1. Weight-only INT8 buys you nothing on the iGPU. YOLO26 weight-only is 19.96 ms vs 19.74 ms FP32 — indistinguishable. RF-DETR weight-only is actually slower on the iGPU (90.8 vs 86.6 ms): the on-the-fly weight decompression costs more than it saves when activations stay FP. Only full PTQ (activations quantized) unlocks the iGPU’s INT8 math. Weight-only still has a place — it shrinks the model and helps a little on CPU — but it is not your iGPU speed lever.

2. INT8 helps the CNN far more than the transformer on the iGPU. YOLO26 gets a clean ~2.1× from full INT8 on the iGPU. RF-DETR gets only ~1.26× (86.6 → 68.8 ms). Most of RF-DETR’s win comes simply from being on the iGPU at all (CPU 429 ms → iGPU 87 ms); its attention matmuls and the einsum mask head don’t accelerate much under INT8. If you picked RF-DETR expecting INT8 to close the gap to YOLO, it doesn’t.

3. The surprise: the transformer keeps its masks better. I expected DETR’s quant-sensitive attention to degrade masks more. The opposite happened — RF-DETR-Seg held 0.95 foreground-mask IoU under full INT8 while YOLO26 fell to 0.87, dropping from 4.4 to 3.5 instances per image (it loses marginal-confidence objects). NNCF’s TRANSFORMER preset (SmoothQuant) earned its keep. So the choice is a genuine trade-off: YOLO26 for raw speed, RF-DETR when INT8 mask fidelity matters.

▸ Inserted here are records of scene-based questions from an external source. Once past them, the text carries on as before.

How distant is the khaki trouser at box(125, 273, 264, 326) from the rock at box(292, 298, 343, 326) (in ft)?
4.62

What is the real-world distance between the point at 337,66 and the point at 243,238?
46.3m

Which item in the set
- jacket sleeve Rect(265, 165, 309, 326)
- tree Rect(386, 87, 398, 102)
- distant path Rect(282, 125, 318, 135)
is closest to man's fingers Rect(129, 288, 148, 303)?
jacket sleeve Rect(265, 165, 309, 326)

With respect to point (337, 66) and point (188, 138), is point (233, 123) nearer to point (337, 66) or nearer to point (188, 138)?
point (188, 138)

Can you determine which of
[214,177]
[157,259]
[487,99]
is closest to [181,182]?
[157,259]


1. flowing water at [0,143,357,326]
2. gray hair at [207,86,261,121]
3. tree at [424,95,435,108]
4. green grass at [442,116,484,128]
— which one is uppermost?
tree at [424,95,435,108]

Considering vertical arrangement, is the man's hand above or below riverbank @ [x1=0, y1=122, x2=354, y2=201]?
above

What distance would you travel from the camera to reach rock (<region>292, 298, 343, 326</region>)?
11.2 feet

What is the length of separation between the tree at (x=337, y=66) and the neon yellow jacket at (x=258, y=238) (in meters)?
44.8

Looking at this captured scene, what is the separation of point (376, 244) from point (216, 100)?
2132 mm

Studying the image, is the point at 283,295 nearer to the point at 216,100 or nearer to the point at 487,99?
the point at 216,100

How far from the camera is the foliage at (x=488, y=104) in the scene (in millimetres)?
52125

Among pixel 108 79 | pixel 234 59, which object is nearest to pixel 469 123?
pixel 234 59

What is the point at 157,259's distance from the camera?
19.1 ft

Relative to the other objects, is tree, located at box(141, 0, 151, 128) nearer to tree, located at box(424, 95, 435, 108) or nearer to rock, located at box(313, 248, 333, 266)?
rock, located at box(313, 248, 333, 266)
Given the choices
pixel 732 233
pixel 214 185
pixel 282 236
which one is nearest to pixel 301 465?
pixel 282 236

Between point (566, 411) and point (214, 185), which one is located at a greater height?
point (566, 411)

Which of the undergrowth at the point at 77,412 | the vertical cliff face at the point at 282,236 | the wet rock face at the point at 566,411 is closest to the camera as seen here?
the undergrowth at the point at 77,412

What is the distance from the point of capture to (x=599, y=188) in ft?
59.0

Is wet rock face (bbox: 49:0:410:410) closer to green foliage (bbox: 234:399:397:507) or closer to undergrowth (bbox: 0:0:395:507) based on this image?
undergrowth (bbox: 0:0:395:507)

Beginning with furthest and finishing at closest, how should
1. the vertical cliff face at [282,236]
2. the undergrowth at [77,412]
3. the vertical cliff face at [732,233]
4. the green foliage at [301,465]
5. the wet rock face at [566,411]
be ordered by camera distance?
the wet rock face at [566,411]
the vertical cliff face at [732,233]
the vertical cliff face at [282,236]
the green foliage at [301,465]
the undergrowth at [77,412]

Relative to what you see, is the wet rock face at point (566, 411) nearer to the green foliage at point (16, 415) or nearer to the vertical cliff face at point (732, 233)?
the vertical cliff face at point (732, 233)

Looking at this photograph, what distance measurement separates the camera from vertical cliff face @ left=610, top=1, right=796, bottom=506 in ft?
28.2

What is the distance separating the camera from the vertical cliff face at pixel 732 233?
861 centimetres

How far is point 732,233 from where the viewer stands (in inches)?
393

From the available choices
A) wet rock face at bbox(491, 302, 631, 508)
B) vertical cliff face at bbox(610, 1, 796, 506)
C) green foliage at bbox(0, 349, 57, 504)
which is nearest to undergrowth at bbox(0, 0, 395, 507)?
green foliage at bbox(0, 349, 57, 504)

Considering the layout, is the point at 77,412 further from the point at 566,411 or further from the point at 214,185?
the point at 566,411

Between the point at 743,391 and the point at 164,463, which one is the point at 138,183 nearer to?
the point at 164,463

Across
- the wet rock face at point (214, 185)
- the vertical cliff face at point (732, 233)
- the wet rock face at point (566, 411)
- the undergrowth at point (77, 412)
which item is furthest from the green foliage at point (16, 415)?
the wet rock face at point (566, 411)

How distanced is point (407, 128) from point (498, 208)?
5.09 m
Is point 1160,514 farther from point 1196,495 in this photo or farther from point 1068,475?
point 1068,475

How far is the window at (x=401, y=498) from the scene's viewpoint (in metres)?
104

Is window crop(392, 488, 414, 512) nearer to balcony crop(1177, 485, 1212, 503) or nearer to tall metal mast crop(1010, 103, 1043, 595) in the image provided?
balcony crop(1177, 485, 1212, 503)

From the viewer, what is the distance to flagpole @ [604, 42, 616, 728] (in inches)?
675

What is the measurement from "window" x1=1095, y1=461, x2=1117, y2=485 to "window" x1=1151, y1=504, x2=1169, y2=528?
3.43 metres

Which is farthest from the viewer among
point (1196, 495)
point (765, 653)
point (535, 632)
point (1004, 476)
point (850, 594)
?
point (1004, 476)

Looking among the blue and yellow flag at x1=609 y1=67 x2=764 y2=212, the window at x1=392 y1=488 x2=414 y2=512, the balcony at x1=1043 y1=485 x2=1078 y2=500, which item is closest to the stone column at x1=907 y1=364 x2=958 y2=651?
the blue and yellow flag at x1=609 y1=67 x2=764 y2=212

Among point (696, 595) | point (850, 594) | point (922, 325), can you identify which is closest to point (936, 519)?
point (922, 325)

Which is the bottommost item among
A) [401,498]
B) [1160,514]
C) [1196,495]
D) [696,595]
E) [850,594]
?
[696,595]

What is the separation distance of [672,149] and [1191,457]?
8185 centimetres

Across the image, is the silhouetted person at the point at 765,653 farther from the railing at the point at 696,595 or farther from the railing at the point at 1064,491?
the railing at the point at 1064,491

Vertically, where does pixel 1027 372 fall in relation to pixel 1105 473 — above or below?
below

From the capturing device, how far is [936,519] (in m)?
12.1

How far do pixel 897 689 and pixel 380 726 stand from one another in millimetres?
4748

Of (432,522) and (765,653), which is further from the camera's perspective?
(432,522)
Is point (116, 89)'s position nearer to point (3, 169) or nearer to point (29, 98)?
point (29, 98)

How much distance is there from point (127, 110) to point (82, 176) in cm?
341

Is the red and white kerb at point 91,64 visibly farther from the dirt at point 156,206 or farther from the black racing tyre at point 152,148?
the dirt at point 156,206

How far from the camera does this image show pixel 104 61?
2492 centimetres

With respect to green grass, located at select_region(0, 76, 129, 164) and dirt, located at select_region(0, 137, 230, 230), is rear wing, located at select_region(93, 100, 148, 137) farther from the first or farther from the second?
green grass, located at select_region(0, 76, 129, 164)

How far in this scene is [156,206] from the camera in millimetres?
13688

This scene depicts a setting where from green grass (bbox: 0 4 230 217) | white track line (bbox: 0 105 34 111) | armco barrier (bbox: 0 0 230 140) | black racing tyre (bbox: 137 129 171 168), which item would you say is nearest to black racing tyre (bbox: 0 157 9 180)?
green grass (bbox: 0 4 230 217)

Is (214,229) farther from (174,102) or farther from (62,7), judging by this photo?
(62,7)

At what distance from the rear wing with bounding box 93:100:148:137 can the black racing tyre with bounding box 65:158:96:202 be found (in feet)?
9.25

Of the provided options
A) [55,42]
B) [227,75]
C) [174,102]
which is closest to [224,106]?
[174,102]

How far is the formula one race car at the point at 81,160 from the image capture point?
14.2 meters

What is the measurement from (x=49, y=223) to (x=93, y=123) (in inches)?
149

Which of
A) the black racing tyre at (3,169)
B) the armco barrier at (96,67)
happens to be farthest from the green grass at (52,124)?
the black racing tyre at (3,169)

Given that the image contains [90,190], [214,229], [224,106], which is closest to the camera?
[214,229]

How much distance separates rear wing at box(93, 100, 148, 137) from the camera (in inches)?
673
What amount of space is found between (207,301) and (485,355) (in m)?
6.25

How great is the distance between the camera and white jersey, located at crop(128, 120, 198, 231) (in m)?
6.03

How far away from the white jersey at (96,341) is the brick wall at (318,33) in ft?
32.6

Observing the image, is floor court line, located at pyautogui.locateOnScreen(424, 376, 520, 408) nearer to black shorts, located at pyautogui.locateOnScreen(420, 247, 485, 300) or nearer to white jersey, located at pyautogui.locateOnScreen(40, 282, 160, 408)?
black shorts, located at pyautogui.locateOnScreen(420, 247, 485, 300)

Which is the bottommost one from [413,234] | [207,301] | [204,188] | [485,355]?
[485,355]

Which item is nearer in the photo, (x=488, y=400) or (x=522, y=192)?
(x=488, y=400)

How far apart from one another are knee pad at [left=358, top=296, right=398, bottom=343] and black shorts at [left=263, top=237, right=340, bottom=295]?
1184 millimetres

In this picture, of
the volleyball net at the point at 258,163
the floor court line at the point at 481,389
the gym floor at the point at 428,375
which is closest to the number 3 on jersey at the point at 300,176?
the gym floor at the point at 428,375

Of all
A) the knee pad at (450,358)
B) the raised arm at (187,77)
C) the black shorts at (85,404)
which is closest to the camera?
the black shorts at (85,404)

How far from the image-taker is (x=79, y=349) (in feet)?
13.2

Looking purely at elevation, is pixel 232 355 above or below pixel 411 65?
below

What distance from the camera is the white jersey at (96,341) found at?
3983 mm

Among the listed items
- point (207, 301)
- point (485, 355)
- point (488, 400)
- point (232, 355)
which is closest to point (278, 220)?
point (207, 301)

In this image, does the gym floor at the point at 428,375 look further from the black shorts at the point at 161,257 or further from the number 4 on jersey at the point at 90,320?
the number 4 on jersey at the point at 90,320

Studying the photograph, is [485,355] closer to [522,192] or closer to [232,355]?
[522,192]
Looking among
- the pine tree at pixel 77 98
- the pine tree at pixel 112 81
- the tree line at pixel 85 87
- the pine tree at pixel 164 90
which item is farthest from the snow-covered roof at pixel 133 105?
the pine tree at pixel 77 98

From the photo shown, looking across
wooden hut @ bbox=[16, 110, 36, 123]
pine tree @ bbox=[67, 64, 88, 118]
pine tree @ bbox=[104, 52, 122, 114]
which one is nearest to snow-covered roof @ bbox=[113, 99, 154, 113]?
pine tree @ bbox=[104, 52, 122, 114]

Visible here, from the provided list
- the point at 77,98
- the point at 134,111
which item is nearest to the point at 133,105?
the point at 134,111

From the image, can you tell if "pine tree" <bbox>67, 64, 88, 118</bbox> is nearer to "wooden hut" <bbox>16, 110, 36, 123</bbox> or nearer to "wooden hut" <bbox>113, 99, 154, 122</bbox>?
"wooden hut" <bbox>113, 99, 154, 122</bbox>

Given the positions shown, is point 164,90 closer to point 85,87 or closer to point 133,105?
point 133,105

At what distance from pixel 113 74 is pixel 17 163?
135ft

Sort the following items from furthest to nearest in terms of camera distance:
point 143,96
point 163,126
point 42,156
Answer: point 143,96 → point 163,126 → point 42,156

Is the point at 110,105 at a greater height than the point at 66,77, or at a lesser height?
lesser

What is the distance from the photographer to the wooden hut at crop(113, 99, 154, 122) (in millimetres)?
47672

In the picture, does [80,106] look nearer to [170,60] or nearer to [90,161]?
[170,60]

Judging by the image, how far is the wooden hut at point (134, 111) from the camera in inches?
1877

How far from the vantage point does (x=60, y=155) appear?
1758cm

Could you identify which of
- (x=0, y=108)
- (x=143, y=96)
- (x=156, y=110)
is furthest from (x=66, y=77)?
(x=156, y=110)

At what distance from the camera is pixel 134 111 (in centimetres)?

4. Resolution caveat, stated plainly. YOLO26 runs at 640 and RF-DETR at 384 — their native sizes. Even with that handicap the CNN is ~8× cheaper per frame, so the speed verdict is robust; but the IoU and instance-count numbers are each-model-vs-its-own-FP32, not cross-model accuracy, which would need a COCO mAP run.

Reproduce it

uv sync
uv run seg-download                              # coco128-seg
uv run seg-export   --model all                  # FP32 IR for both
uv run seg-quantize weight-only --model all
uv run seg-quantize full        --model all      # the iGPU speed lever
uv run seg-benchmark --devices CPU,GPU           # tables + latency.png
uv run seg-compare  --precision int8_full --device GPU   # the hero image

Stack: Python 3.11, ultralytics 8.4.56, rfdetr 1.7.x, OpenVINO 2026.2, NNCF, torch 2.12. Hardware: Intel Core i7-12700H, Iris Xe iGPU. Every number above comes from output/benchmark.md / speed.csv produced by seg-benchmark.

Takeaways

  • On an Intel iGPU, full-PTQ INT8 is the speed lever; weight-only is not. Always quantize activations if latency is the goal.
  • YOLO26-seg is the speed king at the nano tier — ~107 forward passes/s on a laptop iGPU (forward-only; see Measurement notes), no NVIDIA in sight.
  • RF-DETR-Seg trades speed for mask fidelity under INT8 (0.95 vs 0.87 IoU). Pick by your budget: throughput → YOLO26; mask quality under quantization → RF-DETR.
  • Match the export to the model. YOLO26 is end-to-end (no NMS to write); RF-DETR needs the antialias-export workaround and explicit mask upsampling.
  • Next: push the same two models onto the Intel NPU, and add a COCO mask-mAP pass to turn “IoU vs FP32” into absolute accuracy.